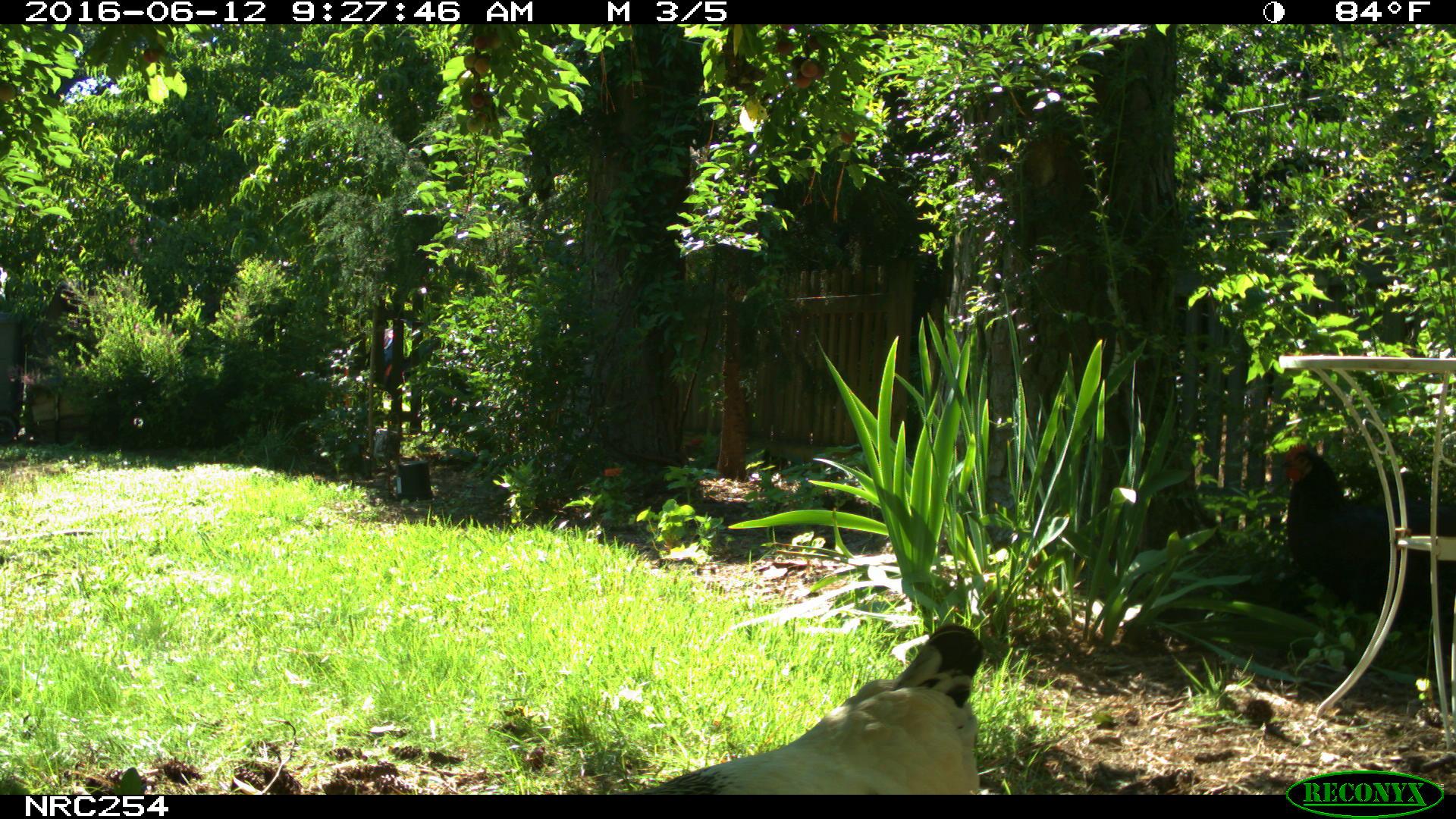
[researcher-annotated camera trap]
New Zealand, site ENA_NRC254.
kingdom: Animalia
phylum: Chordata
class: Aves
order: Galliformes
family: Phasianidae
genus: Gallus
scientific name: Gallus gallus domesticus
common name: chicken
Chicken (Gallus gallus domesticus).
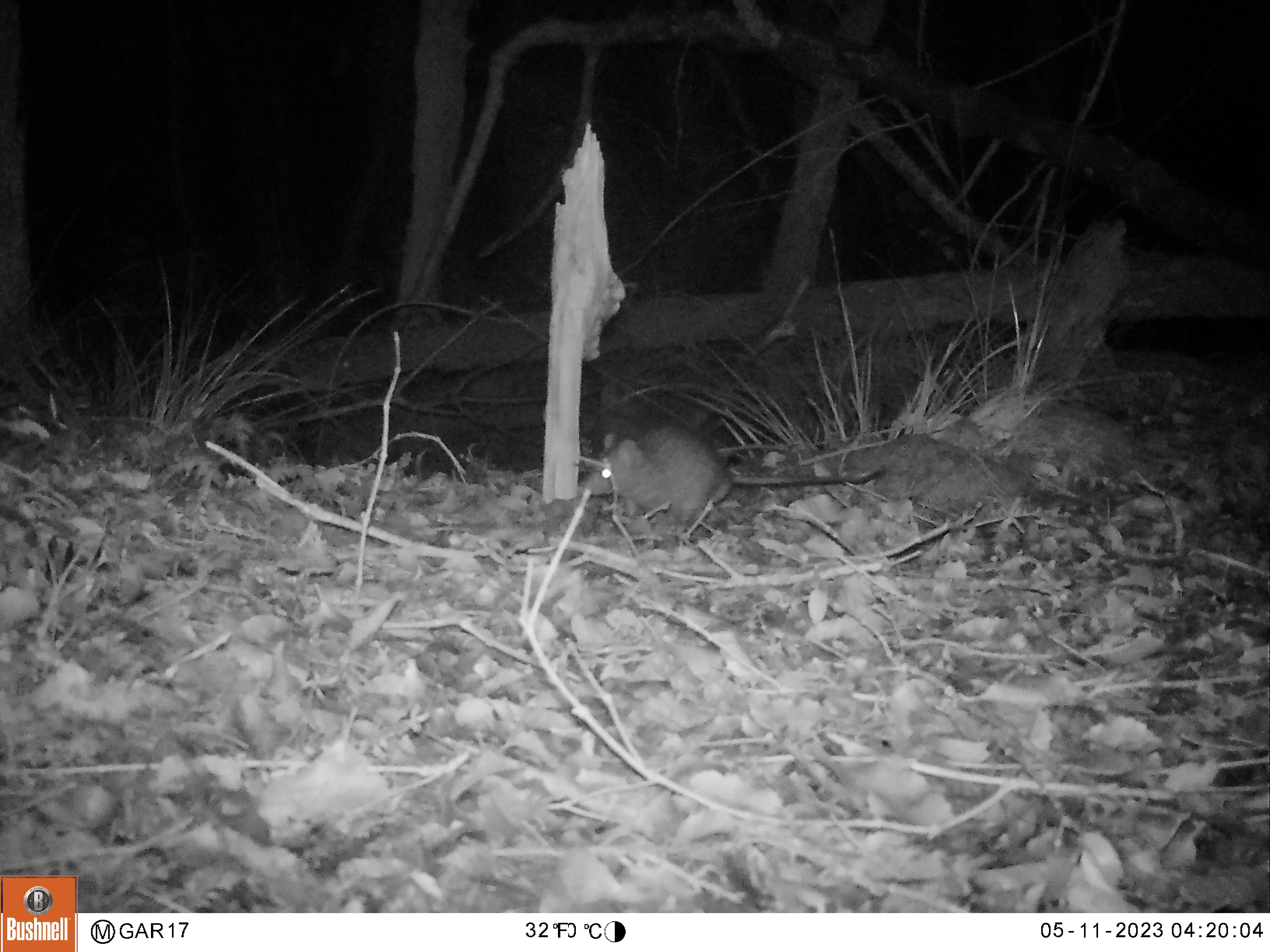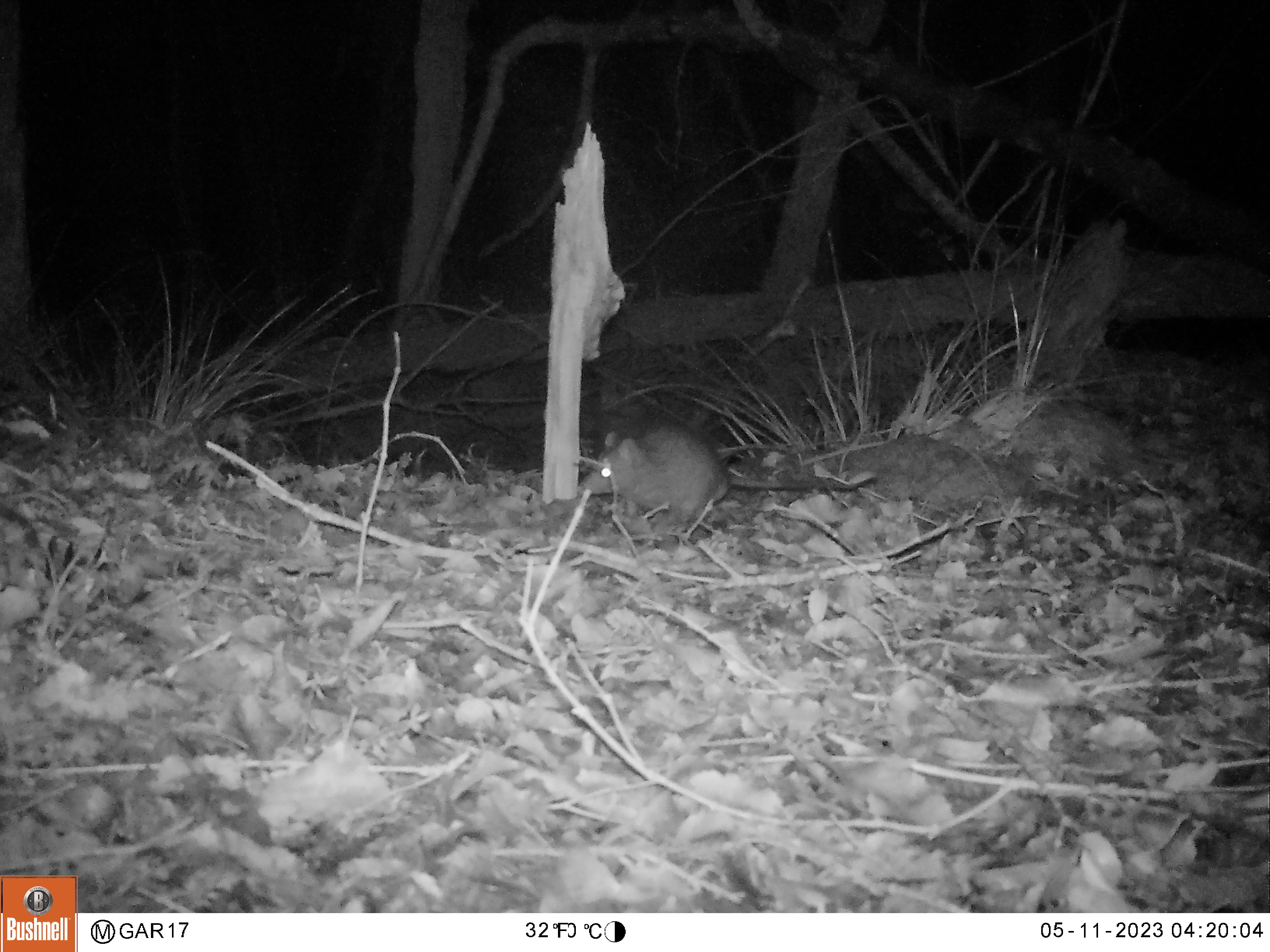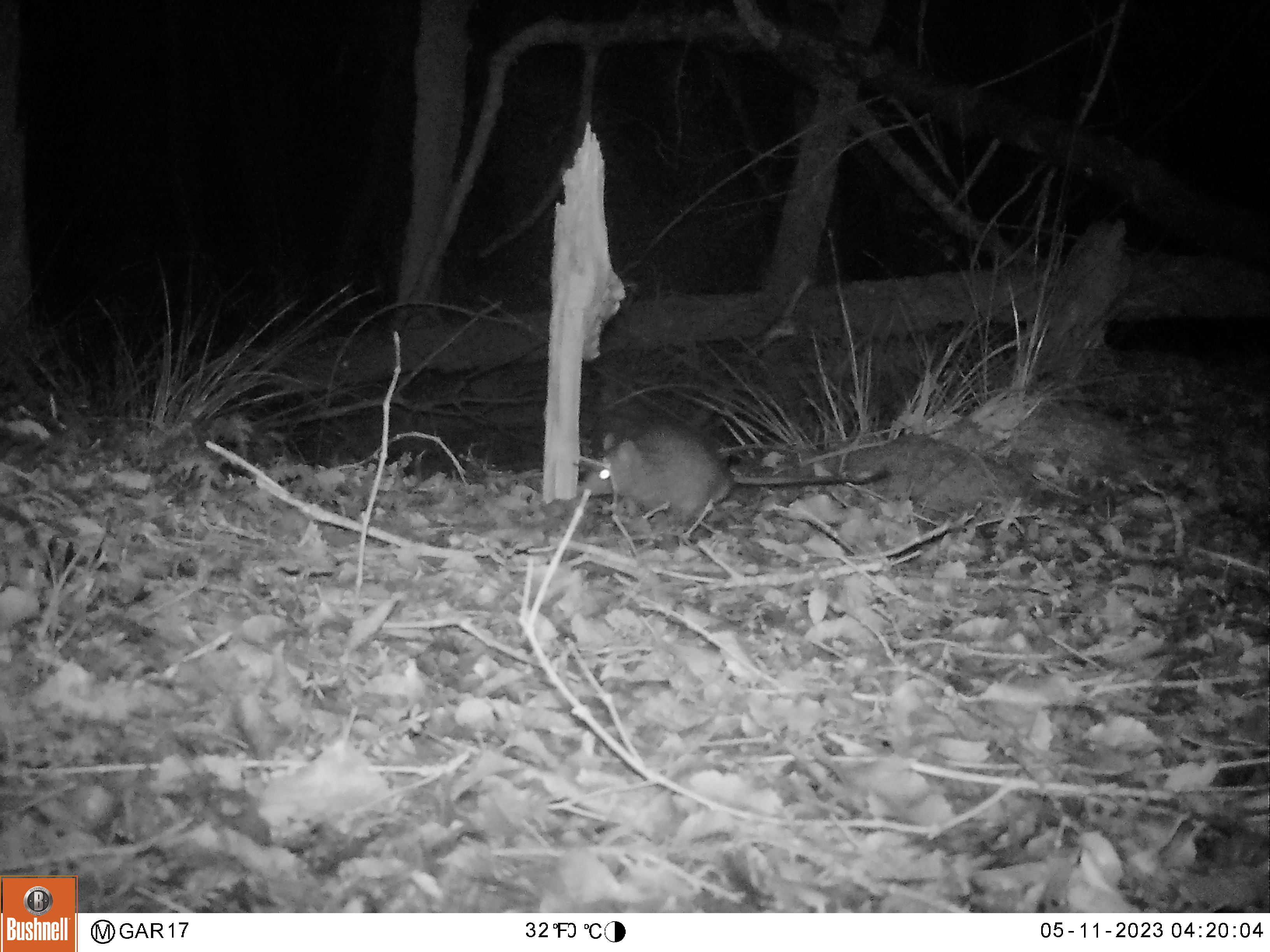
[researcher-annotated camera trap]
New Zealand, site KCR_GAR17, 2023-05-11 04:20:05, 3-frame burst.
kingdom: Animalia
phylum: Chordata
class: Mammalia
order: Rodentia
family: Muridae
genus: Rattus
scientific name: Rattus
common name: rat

+++++

*Brief:* How many lines of the material above have the word "site" in them? Give only that number.

*Response area:* 2